Other psychedelics, including ecstasy (3,4-methylenedioxymethamphetamine or MDMA) and LSD (lysergic acid diethylamide), continue to be investigated as viable treatments for alcohol and substance abuse, smoking, anxiety, post-traumatic stress disorder related to everything from military combat to sexual assault, and behavioral disorders that include attention deficit hyperactivity disorder and eating, mood and oppositional disorders.

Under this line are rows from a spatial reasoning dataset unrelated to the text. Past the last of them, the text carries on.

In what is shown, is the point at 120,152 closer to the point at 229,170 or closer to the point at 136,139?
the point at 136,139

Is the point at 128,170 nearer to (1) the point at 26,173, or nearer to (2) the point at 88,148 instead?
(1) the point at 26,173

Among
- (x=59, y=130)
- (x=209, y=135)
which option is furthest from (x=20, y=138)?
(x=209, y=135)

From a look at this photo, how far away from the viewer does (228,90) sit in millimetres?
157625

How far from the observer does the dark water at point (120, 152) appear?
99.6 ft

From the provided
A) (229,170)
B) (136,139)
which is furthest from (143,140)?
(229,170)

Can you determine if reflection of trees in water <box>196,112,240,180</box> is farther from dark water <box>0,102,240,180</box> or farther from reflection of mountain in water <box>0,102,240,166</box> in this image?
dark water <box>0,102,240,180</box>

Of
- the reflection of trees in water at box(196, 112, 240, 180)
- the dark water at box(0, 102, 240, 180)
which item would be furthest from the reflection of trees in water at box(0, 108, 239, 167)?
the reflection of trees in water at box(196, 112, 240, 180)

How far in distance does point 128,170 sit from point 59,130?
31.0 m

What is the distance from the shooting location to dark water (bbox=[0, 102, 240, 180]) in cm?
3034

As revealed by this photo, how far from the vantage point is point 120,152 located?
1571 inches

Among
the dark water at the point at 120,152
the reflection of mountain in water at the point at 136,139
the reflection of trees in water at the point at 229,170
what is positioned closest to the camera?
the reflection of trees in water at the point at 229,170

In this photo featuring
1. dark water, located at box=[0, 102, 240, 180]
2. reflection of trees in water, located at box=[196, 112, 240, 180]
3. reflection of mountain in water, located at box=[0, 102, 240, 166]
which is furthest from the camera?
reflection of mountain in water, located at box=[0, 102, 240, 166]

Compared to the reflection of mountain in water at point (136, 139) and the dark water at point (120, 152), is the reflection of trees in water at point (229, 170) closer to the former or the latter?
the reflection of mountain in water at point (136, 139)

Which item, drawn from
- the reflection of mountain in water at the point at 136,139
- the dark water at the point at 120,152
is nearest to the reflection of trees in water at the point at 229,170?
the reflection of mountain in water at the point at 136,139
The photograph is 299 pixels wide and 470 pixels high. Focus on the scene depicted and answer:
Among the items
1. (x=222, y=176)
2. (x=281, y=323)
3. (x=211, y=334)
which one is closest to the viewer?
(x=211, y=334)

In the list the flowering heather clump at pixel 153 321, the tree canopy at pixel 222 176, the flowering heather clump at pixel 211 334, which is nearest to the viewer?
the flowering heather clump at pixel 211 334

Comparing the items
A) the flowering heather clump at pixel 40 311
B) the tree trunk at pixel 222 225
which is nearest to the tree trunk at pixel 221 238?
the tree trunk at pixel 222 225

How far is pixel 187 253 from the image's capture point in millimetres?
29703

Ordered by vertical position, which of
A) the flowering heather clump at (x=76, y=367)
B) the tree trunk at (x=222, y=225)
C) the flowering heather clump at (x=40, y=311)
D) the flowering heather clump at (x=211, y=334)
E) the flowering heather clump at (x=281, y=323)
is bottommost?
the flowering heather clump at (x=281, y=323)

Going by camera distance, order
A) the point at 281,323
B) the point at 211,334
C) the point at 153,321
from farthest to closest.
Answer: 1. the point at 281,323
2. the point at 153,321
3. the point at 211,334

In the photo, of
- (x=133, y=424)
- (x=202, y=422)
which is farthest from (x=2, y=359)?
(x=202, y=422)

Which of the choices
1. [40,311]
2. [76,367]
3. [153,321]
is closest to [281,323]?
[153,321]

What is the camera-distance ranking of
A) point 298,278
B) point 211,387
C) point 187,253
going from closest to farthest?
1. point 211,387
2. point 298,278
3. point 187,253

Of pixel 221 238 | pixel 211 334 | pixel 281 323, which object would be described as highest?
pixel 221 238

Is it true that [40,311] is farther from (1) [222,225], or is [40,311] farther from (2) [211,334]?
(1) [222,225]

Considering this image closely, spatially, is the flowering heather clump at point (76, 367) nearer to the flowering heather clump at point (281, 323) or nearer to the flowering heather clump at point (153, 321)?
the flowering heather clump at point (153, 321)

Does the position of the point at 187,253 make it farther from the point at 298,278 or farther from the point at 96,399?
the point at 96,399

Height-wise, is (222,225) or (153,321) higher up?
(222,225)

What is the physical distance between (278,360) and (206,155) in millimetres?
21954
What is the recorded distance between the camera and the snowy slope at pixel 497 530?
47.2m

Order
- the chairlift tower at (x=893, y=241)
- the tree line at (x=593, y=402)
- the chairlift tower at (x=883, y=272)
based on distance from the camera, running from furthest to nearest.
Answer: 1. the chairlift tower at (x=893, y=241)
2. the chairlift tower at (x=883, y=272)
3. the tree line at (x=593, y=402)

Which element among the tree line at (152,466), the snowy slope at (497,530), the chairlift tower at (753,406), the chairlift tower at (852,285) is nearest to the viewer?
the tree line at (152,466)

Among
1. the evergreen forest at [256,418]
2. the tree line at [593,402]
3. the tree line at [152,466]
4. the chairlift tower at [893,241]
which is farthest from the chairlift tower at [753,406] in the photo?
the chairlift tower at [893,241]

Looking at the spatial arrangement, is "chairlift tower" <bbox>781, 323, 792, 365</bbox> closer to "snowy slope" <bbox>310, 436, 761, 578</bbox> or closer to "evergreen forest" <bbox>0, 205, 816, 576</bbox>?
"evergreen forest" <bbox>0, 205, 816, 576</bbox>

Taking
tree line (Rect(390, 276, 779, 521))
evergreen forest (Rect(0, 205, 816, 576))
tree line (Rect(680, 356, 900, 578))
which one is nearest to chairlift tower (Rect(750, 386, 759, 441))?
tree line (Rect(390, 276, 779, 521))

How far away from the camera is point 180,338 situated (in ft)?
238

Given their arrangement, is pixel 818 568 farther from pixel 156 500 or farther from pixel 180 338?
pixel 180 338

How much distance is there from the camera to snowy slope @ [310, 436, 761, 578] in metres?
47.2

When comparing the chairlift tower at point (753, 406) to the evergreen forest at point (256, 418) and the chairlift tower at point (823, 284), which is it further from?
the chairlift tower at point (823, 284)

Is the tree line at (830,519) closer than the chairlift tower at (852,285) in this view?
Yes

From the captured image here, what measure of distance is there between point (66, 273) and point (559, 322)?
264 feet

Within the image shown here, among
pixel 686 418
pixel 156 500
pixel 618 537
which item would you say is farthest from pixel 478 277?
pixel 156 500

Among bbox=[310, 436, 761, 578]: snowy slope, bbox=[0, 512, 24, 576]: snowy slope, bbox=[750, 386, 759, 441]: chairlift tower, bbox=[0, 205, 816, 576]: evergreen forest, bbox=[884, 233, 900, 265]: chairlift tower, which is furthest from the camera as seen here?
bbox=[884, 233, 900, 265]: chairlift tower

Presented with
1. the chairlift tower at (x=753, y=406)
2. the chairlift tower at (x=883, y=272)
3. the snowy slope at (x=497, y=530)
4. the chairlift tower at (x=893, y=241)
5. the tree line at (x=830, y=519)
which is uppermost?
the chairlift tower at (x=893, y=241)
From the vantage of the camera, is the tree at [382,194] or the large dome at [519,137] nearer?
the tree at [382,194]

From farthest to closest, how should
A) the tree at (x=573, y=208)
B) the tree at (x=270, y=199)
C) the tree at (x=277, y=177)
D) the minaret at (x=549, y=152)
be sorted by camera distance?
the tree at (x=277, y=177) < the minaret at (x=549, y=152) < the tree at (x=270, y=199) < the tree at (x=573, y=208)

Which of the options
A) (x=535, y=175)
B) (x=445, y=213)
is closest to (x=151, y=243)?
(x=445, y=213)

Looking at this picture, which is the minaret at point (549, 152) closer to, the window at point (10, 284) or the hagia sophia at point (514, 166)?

The growing use of psychedelics has even sparked another clinical workforce, certified psychedelics therapists. Still, there are several unanswered questions about this area of emerging medicine, including which patients will have access to psychedelic therapies. Neither Medicaid, Medicare, nor most private insurance companies now pay for esketamine treatments. Its per-session wholesale cost is $590 to $885. The watchdog Institute for Clinical and Economic Review (ICER) has said the benefits of esketamine don’t merit its price tag: “ICER’s evaluation of long-term cost-effectiveness found that the fair value-based price benchmark for esketamine is between $17,700 and $25,200 per year, a range that would require a 25% to 52% discount from the announced list price of $32,400.” That institute’s same analysis also cited what other researchers contend are the psychedelic’s lack of proven long-term benefits.

Additional resources

  • Multidisciplinary Association for Psychedelic Studies, among other things, conducts research; trains clinicians, collaborates with other organizations to shape laws surrounding psychedelics and raises awareness of centuries-old ritualistic and other uses of psychedelics, including among Native American and other communities. Read this Washington Post article that discussed the group’s inaugural “Psychedelic Medicine & Cultural Trauma Workshop” for 50 clinicians of color.
  • This August 2019 Current Oncology-published research explores psychedelics in end-of-life palliative care.

Questions for reporters

  • With women more often diagnosed with depression than men, what might be the gender-based outcomes and distinctions of psychedelic therapies?
  • Who is able and willing to pay for treatments right now?
  • Which insurance companies are exploring covering the treatments and why?
  • What are psychiatrists’ concerns about the potential major side effects of esketamine? Their liabilities? They must, for example, watch patients for two hours after esketamine is administered to ensure that patients don’t suffer suicidal thoughts or other side effects.

Katti Gray

Katti Gray is AHCJ’s health beat leader for behavioral and mental health and former Rosalynn Carter Mental Health Journalism Fellow.